------ Supplied data ------
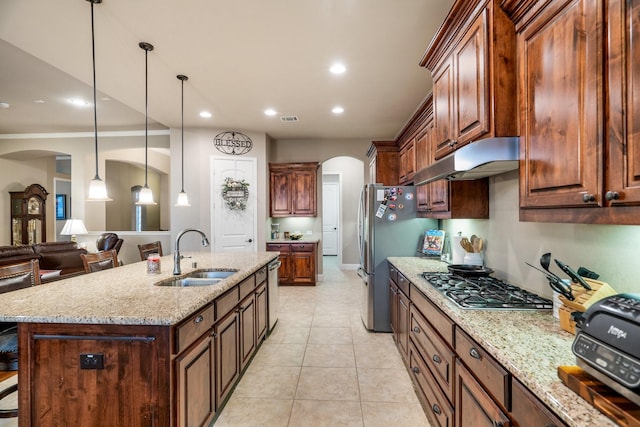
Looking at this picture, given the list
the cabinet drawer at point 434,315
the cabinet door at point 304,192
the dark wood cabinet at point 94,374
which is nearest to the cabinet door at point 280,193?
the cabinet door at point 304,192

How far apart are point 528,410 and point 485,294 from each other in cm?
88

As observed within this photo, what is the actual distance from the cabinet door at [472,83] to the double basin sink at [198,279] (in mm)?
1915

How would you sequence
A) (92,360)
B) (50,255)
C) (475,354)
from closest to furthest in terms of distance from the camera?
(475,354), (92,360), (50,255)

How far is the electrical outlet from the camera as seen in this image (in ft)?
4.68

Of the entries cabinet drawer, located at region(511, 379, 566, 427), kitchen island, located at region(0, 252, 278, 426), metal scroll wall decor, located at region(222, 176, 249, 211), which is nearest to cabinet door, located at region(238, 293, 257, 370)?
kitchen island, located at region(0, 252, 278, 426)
------
------ Supplied data ------
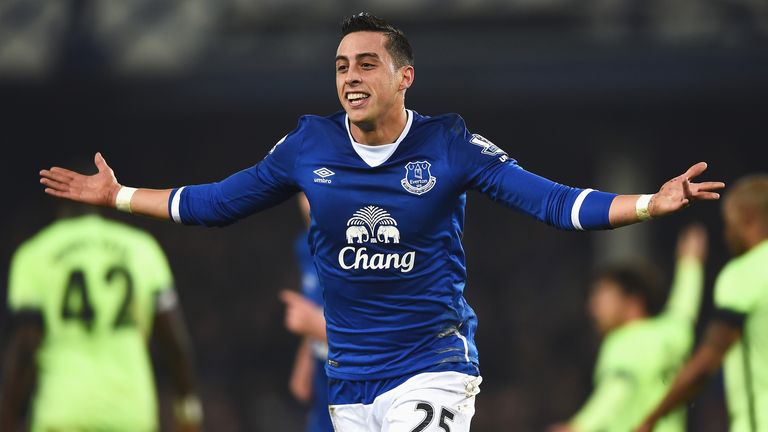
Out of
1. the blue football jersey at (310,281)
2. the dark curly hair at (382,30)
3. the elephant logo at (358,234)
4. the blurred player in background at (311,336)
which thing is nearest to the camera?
------
Your goal >>
Edit the lines from the line with "Looking at this picture, given the list" up to and including the line with "(475,354), (92,360), (50,255)", replacing "closest to furthest" with "nearest to farthest" and leaving all else unchanged. Return only those lines.

Full solution >>
Looking at this picture, given the list
the cabinet drawer at point 434,315
the cabinet door at point 304,192
the dark wood cabinet at point 94,374
which is nearest to the cabinet door at point 280,193?
the cabinet door at point 304,192

How far apart are point 528,410 and point 485,294 from each other in cm?
88

As observed within this photo, what is the actual distance from the cabinet door at [472,83] to the double basin sink at [198,279] (in mm)?
1915

How would you sequence
A) (92,360)
B) (50,255)
C) (475,354)
from nearest to farthest in terms of distance from the camera?
(475,354), (92,360), (50,255)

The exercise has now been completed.